Aujourd'hui, la même logique gagne les échevins. Les candidats qui ont réalisé les plus gros scores le deviennent quasi automatiquement. Et tant pis s'ils n'ont même pas été conseillers communaux auparavant, s'ils manquent tranquillement d'expérience, s'ils sont incapables de développer un point de vue ou de terminer une phrase. Le chiffre a raison. 
Si on appliquait la même logique au niveau des gouvernements, elle aurait voulu que soit ministre Marc Wilmots. Il fait, nous dit-on, un bon entraîneur des Diables rouges. En tous cas, ceux-ci font du chiffre ces derniers temps. C'est ce qu'on leur demande, nous dit-on. Il fit aussi, c'était en 1999, 90.000 voix en se présentant au Sénat. Ou il s'ennuya tranquillement et où on n'eut guère l'occasion de l'entendre.
Si on appliquait la même logique aux écrivains, Guillaume Musso et Marc Lévy, bons vendeurs, seraient membres de l'Académie française. Les concepteurs de tablettes électroniques seraient prix Nobel d'économie.

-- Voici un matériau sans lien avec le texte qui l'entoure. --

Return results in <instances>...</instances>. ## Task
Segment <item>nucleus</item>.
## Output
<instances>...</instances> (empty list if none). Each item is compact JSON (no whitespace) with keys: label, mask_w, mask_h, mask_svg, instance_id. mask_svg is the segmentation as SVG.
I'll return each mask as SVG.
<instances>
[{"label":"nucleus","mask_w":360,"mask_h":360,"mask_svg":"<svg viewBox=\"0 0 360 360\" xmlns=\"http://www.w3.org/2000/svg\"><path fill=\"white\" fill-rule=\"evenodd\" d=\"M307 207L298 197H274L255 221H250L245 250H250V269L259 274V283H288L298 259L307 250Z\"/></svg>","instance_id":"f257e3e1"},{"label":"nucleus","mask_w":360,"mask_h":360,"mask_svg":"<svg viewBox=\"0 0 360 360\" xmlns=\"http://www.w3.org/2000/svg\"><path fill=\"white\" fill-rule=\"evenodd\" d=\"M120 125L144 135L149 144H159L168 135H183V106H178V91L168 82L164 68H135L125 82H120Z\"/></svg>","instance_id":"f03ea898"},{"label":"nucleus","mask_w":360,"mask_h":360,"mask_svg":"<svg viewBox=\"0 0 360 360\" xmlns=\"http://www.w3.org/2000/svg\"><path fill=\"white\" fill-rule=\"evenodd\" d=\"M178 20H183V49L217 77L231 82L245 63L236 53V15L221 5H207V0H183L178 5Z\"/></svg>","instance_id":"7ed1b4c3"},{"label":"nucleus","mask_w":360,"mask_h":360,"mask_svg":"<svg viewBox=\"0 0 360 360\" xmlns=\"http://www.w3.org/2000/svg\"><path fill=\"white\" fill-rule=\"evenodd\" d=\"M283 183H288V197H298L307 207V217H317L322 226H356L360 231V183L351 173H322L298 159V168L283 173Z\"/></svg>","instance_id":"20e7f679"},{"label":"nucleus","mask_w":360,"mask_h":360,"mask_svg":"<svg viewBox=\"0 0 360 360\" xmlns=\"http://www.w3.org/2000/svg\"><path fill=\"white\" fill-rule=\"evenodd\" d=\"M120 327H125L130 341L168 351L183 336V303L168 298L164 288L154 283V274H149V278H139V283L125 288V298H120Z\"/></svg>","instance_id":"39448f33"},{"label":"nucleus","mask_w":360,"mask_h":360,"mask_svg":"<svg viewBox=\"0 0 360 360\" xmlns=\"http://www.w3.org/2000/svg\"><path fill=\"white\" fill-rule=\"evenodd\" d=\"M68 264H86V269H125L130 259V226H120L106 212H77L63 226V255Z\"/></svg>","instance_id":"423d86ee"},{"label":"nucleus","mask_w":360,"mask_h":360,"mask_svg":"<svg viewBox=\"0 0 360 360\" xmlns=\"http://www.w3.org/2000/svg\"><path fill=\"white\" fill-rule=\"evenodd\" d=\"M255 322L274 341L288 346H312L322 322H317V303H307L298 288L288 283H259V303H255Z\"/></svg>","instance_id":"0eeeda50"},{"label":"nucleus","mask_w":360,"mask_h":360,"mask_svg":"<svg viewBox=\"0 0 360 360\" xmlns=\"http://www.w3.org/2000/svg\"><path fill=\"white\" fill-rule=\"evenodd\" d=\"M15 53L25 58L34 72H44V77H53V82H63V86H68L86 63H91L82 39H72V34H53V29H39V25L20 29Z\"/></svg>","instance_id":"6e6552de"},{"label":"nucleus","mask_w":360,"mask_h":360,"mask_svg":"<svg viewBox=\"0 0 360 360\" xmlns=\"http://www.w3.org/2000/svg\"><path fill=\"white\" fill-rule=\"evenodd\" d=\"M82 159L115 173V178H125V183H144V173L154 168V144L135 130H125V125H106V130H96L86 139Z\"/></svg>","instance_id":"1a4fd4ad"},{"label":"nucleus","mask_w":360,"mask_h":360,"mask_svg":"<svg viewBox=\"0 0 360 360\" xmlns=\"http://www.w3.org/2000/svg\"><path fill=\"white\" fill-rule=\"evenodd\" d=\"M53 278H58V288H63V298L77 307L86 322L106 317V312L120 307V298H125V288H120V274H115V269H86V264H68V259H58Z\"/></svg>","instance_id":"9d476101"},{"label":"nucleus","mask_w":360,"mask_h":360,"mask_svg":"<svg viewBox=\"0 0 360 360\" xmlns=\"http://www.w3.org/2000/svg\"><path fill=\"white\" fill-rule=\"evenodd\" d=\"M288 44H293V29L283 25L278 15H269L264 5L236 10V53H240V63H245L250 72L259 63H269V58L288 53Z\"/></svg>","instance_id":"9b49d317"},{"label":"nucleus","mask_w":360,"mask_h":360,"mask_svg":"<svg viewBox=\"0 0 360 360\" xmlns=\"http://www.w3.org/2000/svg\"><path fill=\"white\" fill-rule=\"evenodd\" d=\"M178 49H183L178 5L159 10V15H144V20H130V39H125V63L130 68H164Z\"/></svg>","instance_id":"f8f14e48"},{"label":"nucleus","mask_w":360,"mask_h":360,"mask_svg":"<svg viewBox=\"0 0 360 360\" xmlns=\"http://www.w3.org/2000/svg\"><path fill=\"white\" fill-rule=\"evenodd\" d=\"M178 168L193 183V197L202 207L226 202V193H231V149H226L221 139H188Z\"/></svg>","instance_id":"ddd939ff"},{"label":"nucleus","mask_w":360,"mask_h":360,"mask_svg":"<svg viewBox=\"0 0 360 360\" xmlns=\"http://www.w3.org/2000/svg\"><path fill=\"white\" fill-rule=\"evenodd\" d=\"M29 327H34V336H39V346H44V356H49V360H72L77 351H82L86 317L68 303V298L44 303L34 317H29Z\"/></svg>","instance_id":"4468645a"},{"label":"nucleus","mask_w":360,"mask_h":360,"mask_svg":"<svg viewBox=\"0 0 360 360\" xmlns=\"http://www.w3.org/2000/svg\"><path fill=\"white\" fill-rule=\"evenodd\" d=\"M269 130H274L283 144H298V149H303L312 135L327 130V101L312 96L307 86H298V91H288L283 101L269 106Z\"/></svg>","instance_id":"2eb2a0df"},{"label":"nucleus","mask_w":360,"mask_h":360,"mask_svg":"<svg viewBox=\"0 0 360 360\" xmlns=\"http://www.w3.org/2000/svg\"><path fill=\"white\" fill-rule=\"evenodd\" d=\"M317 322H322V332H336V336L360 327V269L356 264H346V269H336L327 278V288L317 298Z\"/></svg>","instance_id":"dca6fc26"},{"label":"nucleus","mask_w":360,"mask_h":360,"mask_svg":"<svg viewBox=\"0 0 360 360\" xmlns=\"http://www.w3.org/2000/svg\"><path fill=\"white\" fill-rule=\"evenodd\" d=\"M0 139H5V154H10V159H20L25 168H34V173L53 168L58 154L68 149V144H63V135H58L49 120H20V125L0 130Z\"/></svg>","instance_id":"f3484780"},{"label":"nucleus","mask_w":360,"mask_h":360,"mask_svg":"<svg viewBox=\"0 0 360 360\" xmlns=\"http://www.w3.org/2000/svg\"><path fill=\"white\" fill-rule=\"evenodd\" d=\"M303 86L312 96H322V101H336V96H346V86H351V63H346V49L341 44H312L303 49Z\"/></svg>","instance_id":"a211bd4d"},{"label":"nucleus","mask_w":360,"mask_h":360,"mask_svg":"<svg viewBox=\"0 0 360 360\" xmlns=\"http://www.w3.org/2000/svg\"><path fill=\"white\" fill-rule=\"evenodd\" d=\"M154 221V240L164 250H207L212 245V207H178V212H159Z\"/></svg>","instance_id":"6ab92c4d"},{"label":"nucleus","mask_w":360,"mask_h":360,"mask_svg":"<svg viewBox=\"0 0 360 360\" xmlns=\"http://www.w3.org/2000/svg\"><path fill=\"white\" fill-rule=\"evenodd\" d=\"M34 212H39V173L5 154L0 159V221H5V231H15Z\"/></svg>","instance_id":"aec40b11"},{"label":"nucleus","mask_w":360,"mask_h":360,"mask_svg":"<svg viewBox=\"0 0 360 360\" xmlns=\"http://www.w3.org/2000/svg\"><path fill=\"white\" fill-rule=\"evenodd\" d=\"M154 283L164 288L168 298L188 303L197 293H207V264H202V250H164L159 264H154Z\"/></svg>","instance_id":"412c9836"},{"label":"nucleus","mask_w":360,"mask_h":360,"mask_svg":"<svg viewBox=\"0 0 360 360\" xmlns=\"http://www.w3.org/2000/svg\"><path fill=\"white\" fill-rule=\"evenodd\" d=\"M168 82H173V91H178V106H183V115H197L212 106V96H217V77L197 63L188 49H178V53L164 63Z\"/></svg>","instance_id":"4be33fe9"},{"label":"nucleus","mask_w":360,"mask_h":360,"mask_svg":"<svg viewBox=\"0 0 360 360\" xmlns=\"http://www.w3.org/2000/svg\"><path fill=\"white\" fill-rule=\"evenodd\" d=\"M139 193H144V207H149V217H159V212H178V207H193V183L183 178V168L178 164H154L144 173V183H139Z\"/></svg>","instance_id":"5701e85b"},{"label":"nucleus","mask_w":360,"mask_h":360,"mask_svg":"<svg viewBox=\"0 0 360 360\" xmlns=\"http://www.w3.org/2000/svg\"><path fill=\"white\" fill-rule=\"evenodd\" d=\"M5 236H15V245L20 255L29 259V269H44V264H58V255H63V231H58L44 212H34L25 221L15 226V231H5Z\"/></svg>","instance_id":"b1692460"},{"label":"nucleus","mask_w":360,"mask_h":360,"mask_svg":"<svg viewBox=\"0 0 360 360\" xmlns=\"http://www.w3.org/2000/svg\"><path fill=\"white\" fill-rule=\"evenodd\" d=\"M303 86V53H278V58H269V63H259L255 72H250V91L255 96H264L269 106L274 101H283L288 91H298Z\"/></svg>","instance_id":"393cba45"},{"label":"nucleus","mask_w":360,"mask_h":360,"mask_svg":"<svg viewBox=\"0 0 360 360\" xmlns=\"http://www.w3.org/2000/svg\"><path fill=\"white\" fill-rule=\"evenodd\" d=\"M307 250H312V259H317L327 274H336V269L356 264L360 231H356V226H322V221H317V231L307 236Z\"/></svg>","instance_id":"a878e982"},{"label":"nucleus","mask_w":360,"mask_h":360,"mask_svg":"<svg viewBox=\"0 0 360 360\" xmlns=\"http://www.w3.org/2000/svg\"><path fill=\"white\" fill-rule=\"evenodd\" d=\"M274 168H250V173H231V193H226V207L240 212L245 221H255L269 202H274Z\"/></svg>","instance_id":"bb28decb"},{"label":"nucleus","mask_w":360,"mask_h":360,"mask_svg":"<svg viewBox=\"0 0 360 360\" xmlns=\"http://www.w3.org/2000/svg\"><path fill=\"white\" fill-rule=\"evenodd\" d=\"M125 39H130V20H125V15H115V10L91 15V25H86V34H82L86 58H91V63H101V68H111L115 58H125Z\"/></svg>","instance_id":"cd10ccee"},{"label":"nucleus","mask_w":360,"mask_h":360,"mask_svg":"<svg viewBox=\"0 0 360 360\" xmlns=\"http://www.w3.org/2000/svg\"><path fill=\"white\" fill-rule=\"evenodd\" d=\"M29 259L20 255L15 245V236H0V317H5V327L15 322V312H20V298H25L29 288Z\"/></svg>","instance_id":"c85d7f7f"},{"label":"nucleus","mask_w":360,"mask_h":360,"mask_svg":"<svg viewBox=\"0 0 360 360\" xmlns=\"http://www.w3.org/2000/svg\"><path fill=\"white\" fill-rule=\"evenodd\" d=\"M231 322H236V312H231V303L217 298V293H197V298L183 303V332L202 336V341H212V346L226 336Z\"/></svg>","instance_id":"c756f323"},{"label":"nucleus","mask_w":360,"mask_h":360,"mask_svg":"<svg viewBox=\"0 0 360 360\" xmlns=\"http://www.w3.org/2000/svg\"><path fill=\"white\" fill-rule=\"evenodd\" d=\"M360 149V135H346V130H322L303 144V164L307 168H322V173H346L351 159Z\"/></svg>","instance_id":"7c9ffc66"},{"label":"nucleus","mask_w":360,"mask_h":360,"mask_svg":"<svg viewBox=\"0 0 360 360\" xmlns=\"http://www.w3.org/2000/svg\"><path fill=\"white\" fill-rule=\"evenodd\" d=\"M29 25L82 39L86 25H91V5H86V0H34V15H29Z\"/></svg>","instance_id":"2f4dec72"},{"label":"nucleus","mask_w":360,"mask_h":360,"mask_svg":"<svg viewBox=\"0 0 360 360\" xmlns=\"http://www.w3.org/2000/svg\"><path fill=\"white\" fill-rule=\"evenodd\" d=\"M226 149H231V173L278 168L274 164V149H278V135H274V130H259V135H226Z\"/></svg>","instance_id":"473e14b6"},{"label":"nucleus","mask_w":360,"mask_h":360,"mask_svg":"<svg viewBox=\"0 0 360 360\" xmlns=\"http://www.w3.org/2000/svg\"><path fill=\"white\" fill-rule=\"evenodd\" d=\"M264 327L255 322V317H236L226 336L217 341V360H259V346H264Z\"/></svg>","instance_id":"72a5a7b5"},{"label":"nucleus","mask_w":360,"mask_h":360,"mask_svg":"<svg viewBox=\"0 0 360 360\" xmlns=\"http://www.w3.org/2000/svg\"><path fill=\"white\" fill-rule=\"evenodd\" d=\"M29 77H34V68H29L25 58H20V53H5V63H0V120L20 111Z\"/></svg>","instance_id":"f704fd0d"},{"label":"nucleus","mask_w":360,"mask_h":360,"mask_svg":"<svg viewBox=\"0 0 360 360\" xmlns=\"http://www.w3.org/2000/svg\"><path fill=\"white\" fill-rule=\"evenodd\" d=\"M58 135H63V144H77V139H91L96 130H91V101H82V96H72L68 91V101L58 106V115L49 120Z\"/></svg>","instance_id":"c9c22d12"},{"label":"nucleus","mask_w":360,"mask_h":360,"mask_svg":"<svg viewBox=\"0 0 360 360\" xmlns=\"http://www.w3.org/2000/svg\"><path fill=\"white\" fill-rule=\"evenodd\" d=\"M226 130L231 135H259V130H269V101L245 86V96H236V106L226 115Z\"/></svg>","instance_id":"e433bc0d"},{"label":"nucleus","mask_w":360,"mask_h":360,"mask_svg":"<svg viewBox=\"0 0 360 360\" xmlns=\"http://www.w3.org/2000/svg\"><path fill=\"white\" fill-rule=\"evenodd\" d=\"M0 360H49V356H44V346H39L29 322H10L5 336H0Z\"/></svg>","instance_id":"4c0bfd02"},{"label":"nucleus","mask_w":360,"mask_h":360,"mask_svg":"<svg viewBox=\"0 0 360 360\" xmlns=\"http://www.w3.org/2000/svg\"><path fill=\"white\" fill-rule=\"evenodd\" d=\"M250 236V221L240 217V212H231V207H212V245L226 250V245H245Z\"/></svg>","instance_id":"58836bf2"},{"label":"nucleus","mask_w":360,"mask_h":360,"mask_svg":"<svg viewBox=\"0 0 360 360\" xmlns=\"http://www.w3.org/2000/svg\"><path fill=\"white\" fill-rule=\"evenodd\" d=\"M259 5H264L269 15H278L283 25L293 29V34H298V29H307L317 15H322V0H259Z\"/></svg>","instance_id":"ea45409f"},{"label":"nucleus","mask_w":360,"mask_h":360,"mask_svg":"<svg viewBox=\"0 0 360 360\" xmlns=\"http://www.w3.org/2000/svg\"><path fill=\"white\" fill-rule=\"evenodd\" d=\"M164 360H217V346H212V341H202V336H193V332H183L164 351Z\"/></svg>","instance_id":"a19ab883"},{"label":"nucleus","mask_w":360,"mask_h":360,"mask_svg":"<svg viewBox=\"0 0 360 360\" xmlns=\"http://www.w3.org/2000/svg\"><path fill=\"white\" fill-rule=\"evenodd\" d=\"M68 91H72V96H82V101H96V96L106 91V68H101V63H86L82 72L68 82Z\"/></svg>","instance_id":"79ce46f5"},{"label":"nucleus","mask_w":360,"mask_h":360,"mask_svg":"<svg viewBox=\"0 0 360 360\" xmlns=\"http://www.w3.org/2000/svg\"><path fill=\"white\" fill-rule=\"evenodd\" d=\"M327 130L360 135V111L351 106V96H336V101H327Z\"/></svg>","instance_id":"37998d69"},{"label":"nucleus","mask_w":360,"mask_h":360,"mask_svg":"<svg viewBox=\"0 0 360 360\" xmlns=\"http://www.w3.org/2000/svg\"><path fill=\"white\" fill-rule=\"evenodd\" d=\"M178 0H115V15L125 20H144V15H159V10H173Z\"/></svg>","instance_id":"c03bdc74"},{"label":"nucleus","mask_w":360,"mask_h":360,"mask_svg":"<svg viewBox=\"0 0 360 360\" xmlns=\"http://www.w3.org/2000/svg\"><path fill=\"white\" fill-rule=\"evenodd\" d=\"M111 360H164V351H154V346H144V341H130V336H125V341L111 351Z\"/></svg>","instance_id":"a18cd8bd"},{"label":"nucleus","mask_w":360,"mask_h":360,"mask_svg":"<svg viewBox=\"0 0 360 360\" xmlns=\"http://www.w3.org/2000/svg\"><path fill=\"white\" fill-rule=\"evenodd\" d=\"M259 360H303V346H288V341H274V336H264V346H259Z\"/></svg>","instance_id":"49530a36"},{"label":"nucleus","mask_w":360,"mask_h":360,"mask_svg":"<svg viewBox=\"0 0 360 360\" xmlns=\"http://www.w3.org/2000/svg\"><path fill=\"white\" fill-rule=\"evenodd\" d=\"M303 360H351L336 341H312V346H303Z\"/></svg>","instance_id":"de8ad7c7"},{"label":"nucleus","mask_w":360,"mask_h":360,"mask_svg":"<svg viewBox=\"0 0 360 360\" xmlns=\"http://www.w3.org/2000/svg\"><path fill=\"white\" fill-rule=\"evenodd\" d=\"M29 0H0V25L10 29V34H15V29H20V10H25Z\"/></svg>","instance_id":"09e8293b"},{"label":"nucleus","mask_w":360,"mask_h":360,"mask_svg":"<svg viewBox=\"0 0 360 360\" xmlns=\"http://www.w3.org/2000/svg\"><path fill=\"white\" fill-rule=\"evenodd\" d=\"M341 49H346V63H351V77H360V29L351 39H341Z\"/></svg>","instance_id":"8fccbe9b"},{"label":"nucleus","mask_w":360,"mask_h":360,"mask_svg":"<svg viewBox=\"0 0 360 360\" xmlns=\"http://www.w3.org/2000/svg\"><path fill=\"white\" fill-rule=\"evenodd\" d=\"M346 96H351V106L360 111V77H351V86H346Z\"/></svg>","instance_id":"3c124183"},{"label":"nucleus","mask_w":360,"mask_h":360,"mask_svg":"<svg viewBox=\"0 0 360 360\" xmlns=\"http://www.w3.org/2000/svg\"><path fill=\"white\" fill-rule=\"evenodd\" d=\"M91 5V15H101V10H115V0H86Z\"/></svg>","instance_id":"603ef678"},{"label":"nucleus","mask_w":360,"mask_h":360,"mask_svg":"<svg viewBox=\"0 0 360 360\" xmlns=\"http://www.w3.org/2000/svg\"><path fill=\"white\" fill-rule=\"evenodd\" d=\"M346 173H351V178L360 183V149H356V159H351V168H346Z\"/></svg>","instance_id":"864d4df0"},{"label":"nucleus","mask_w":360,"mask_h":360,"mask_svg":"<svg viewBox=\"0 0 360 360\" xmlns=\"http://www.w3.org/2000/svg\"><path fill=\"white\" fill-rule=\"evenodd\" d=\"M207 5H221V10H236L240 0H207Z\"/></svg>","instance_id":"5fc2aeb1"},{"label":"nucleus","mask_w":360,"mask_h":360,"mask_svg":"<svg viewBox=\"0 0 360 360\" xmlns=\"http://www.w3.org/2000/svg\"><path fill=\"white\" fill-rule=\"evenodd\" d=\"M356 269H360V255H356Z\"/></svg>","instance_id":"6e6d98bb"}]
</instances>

Pendant que votaient les Belges et que se formaient les collèges communaux, deux Américains auront dépensé, à eux seuls, six milliards de dollars pour leur campagne présidentielle. Un seul des deux aura eu raison de le faire (de son point de vue). On voit par là que le chiffre n'a pas toujours raison. 
Pendant ce temps-là, un prédécesseur de Marc Wilmots reçoit trois millions d'euros pour rupture de contrat. Son équipe ne faisait pas de chiffre, lui en fait. On voit par là que la logique du chiffre est difficile à comprendre.